La scénographie, installée dans une scène ouverte et profonde, est minimaliste avec une table, des chaises, des valises et des archives éparpillées.
« Jouer dans l’envers du décor était de consacrer l’idée qu’il n’existe pas d’artifices. En arrivant au TRO, nous nous sommes dit : que fait-on avec cette salle alors que nous avons peu d’accessoires. On trouvait l’espace beau et nous nous sommes dits que nous pouvions utiliser le théâtre sans ses artifices. Le plateau est nu. Les gens ont alors l’impression d’ouvrir une porte, de ne pas trouver de coulisses, qu’il s’agit du réel avec des archives au sol. Des archives qui vont créer l’histoire », a souligné Clément Vieu.
« Le texte comme un témoignage »
La scène se passe à la gare maritime d’Oran. Les trois personnages, debout, lisent et narrent l’histoire sans dialoguer. Chacun lit et se déplace sur scène en un mouvement incessant. Un théâtre narratif qui s’écoute et qui exige une grande concentration de la part des comédiens. Le rythme est lent, comme dans ce genre d’expression scénique, mais la musique et l’utilisation du micro pour amplifier la voix allègent le spectacle parfois.
« Il y a un texte, qui n’est pas sacré, mais c’est une partition complète, c’est un récit avec des parties dialoguées. Le travail était de donner de la vie en proposant des saynètes mais en gardant l’aspect de lecture, de livrer le texte comme un témoignage de gens qui découvrent Oran aujourd’hui ou dans un autre moment ou qui reviennent dans un endroit où se sont passées des choses », a soutenu Clément Vieu.
« Le roman se passe à Oran. Pour nous, il s’agit de vibrations incroyables. Le texte a été écrit, il y plus de soixante-dix ans par Albert Camus. Nous avons rajouté un passage qui concerne le théâtre régional d’Oran. Il y a une scène forte dans le roman d’un acteur qui s’effondre atteint par la maladie », a -t-il ajouté.
Il a souligné que dans le roman d’Albert Camus, écrit deux ans après la fin de la deuxième grande guerre, il y a une métaphore par rapport au nazisme qui a commis des horreurs en Europe.
« Plus de choses à aimer dans l’être humain que de choses à détester »

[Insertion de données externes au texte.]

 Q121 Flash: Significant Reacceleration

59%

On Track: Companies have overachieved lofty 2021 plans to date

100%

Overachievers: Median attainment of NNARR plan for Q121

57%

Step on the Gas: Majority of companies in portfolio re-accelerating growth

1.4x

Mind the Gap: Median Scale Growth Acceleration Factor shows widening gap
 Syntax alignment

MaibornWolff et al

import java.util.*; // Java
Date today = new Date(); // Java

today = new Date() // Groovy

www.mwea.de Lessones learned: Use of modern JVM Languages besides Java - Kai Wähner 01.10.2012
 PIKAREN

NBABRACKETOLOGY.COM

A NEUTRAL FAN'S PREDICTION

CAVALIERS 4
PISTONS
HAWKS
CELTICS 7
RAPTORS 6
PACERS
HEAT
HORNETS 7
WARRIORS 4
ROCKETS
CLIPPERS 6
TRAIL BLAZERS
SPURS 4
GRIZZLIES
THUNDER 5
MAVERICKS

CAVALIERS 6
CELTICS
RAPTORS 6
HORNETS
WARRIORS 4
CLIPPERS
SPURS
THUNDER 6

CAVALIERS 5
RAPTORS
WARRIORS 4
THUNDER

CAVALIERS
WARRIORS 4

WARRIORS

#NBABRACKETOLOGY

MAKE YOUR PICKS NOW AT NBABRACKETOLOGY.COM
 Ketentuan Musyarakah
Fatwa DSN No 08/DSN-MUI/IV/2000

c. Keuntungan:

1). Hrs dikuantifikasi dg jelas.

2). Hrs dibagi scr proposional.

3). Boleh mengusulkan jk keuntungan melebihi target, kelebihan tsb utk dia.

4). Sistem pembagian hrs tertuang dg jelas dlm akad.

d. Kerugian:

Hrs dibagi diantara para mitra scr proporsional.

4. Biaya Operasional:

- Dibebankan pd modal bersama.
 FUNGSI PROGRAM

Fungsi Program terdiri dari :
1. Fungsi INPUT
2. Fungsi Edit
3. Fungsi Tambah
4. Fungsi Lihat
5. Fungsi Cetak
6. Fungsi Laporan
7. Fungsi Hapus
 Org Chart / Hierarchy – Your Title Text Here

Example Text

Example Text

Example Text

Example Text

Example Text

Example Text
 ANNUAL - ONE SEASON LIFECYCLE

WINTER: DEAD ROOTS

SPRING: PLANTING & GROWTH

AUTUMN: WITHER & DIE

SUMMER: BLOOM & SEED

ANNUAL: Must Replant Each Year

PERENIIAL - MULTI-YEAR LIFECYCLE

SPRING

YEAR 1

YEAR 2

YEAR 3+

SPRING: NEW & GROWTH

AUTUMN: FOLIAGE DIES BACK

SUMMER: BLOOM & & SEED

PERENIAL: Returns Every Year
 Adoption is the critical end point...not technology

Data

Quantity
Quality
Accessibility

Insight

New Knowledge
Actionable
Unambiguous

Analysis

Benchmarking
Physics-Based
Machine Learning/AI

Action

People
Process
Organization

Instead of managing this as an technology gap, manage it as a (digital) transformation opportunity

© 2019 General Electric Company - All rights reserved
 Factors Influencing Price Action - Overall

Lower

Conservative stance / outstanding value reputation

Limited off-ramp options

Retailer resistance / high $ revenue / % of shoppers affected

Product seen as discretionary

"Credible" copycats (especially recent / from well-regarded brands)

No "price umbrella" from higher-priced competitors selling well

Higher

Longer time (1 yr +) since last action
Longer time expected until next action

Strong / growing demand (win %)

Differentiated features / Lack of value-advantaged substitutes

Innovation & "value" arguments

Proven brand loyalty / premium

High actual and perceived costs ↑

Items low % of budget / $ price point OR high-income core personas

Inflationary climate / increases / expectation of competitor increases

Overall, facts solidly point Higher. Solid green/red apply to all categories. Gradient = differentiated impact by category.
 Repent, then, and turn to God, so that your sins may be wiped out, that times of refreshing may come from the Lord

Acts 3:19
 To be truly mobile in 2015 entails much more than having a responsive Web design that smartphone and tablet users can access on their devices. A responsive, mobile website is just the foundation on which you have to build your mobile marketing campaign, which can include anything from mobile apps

« Nous avons eu la chance de rencontrer la fille d’Albert Camus. Dans la chambre du romancier, il y a une importante documentation sur la peste. Donc, il y avait chez Camus la volonté d’interpréter l’Histoire mais aussi celle de restituer ce qui était la condition humaine et l’être humain dans une situation de crise telle qu’une pandémie. C’est pour cette raison que ce texte ressort aujourd’hui. Le roman s’est bien vendu (en France) au moment du confinement. En étudiant les grandes épidémies de l’Histoire, Camus a étudié le comportement humain », a analysé Clément Vieu
Et de poursuivre : « dans une situation de crise, on se rend compte que le meilleur et le pire de l’être humain ressort. Mais, il y a plus de choses à aimer dans l’être humain que de choses à détester. Même s’il y a des épisodes tragiques, il y a aussi de belles choses qui se passent dans un contexte difficile ».
Dans la pièce, les comédiens ne se contentent pas du français, recourent à l’arabe et à l’anglais.
« Une époque mondialisée »
« Nous vivons dans une époque mondialisée. Et ce que nous avons vécu ces derniers temps a traversé le monde. Partout, nous avons ressenti la même chose (par rapport à Covid-19). Nous avons voulu tinté le texte d’un peu d’international, comme si les trois personnages, qui débarquent, étaient des voyageurs, des espions, des gens qui ne sont pas de la même nationalité, qui découvrent le texte et qui en livrent une adaptation », a répondu Clément Vieu.
L’utilisation parfois du micro s’explique, selon lui, par la volonté d’exprimer des pensées « intimes » et les partager avec les spectateurs.
Il a précisé que le spectacle est toujours en construction : « Nous l’avons même adapté ici en Algérie. La version d’Oran est un peu différente de celle d’Alger. Nous essayons de faire sortir le plus de sens et partager le plus d’émotions possible ».
Dans une autre version de la pièce, la troupe Olea a eu recours au support audiovisuel comme scénographie principale.